I remember becoming a foster parent.
It starts with twenty-plus hours of mandatory training. My husband and I were determined to adopt—a child already in the system, one who needed a permanent home. With three biological children, we wanted to complete our family with a fourth. So we signed up, hopeful.
But in California, even becoming certified to foster feels like a full-time job. The training had to be done in person. The nearest location was twenty miles away. Both parents had to attend. For two working professionals with three young children, that meant synchronized time off work and securing child care—every week, for weeks.
We managed the first couple of classes, but quickly realized we weren’t the “typical” foster parents. Most of the others were there out of necessity—caring for relatives, often navigating systems they had grown up mistrusting or surviving. The socioeconomic and educational divide was palpable. It wasn’t discomfort that got to us—it was the sense that this system wasn’t built with any flexibility. Ultimately, we paused.
But we didn’t give up.
Eventually, we found a nearby Foster Family Agency (FFA). They had child care onsite. The training was approachable, the staff kind. It felt like someone had finally removed a few of the hurdles.
Then came the day a child was placed in our home.
Along with him came a packet of instructions. A food stamps voucher. A phone number for Medi-Cal. I was a physician—a urologic surgeon. I had never used food stamps. Never needed government assistance. But I thought, how hard can it be? I’ve navigated the medical system, I can figure this out.
First stop: food stamps.
“Where do I go?” I asked.
“Your local welfare office,” they said.
I didn’t even know where that was.
The building, when I found it, looked abandoned. Peeling paint. No windows. No sign out front. My Volvo was the only new car in the lot. I walked in. No one greeted me. I waited, unsure. A woman eventually emerged, speaking only Spanish. I apologized, said I didn’t understand. She nodded, took my papers, pointed toward a small room with a video playing.
The video was about infant feeding. Also in Spanish.
I asked if there was an English version. Blank stares.
I left with a sample bag and a packet of food stamps. The instructions—also in Spanish—were long and confusing.
I stood in the grocery aisle trying to make sense of it all. Trying to figure out which brands were eligible, which sizes qualified. I guessed. Wrongly. The cashier was annoyed. I tried to explain, fumbling through it. Finally, I handed her the whole booklet and said, “Just use whatever works. I’ll pay for the rest.”
Then I saw it.
She looked at my ring. My clothes. Really looked. Suspicion crossed her face. A well-dressed white woman in line with food stamps?
I explained. I’m a foster parent. This is how the state helps cover the cost.
She softened, slightly. But the damage was done. The line behind me grew. I was embarrassed. Flustered. Rushing.
And I kept thinking: If I, a doctor, feel this lost and judged—what about the people who don’t have the same privileges?
That moment cracked something open for me.
It made me realize how often we assume that systems work simply because we know how to work them. But navigating public benefits, like navigating healthcare, is a full-time job in itself—one full of invisible barriers, especially for those who don’t speak the language, who don’t have transportation, time off work, or professional credentials to back them up.
We tell patients to get labs, imaging, referrals. We hand them printouts and say, “Follow up here.” But what happens after they leave the clinic?
Who’s helping them?
The truth is, our systems are not designed for people in crisis. They’re designed for those who already know the language—literal and metaphorical.
Here’s what the numbers say:
- More than 77 million people in the U.S. have low health literacy—meaning they struggle to understand medical instructions, forms, or insurance (HHS, 2023).

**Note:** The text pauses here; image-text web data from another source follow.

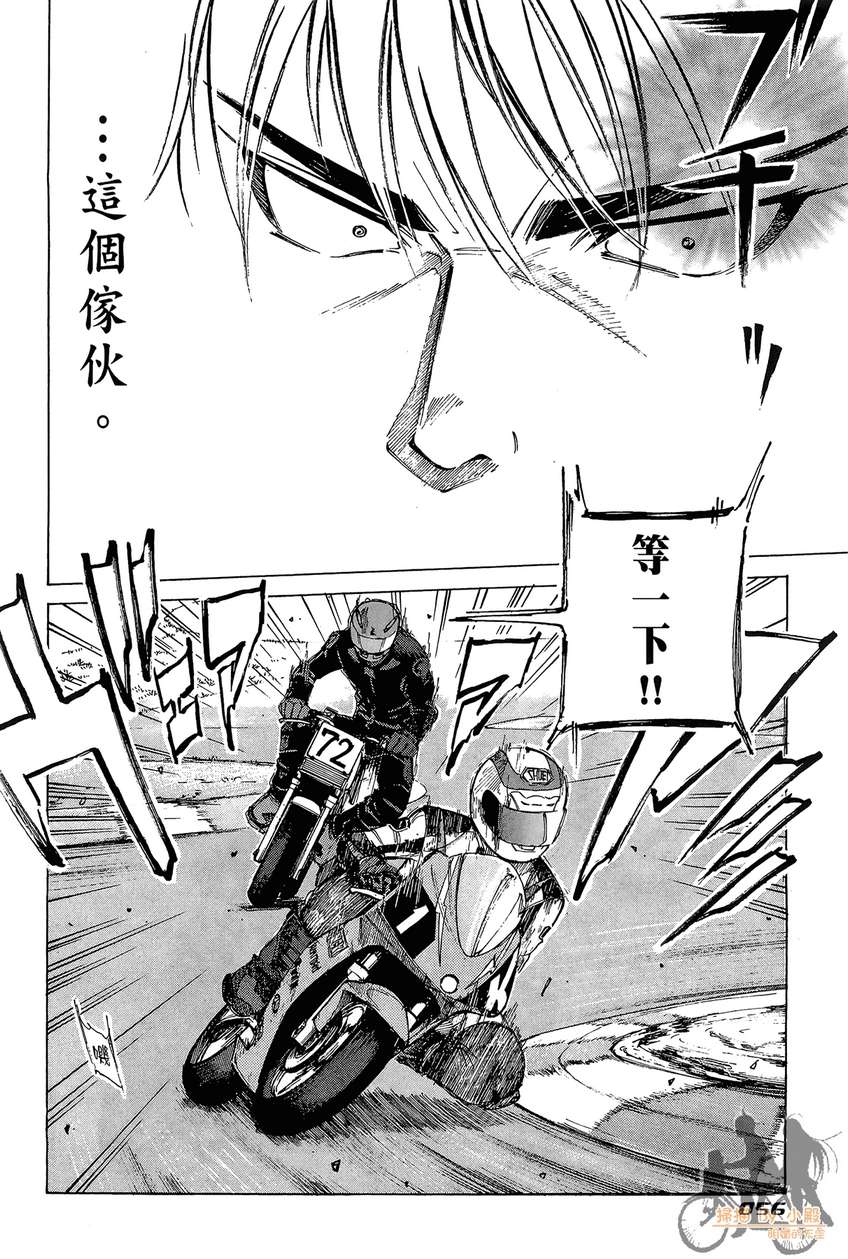 72机车魂 第5卷 第57页
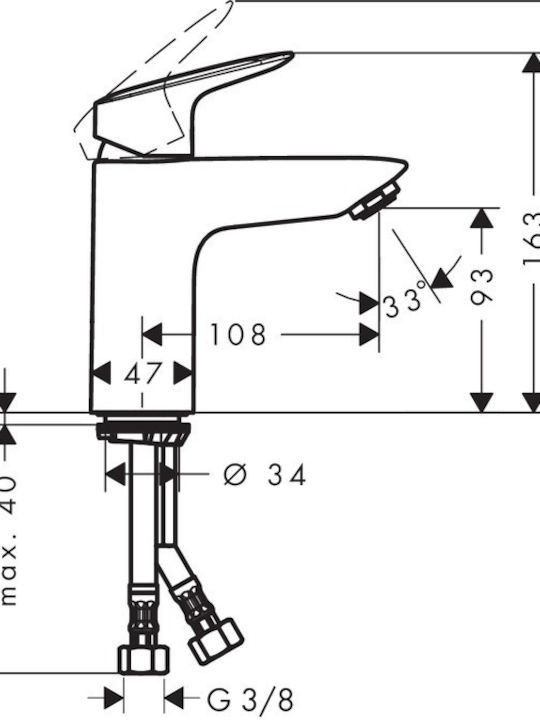 Hansgrohe Αναμεικτική Μπαταρία Νιπτήρα Ασημί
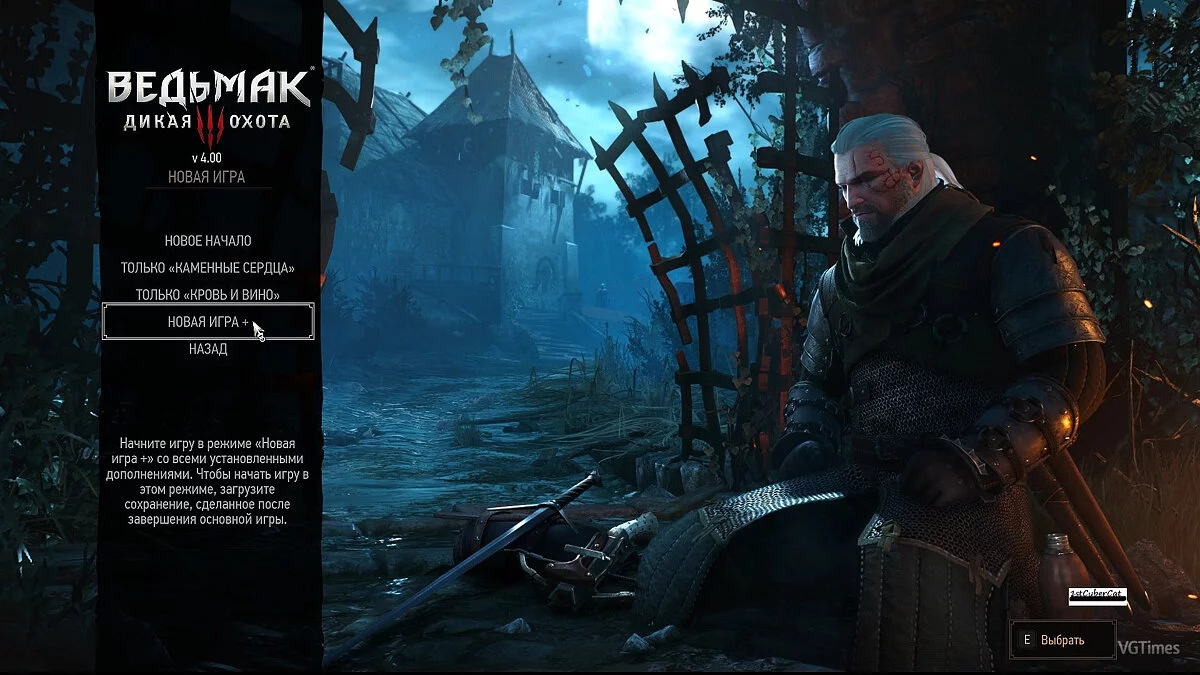 The Witcher 3: Wild Hunt — Сохранение — Всё пройдено на 100% [v4.00]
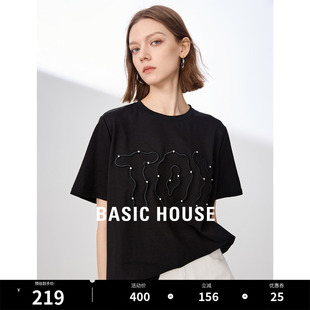 Basic House/百家好字母绣花短袖T恤2024夏季新款百搭宽松女上衣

- 1 in 5 U.S. adults speaks a language other than English at home, and over 25 million speak English “less than very well” (U.S. Census Bureau, 2022).
- Language barriers lead to higher rates of medical errors, missed appointments, and worse outcomes—especially in marginalized communities.
Call to Action:
If we want better health outcomes, we must build better systems.
- Health information should be offered in multiple languages, at appropriate literacy levels, using visual aids and interpreters—not as an afterthought, but as standard care.
- Government offices must be welcoming, accessible, and staffed by individuals trained in trauma-informed, culturally competent service.
- And most importantly, we must listen—not to what we assume patients need, but to what they’re telling us they don’t understand.
Because if the system failed me—a surgeon with resources—then it is unquestionably failing the patients we claim to serve.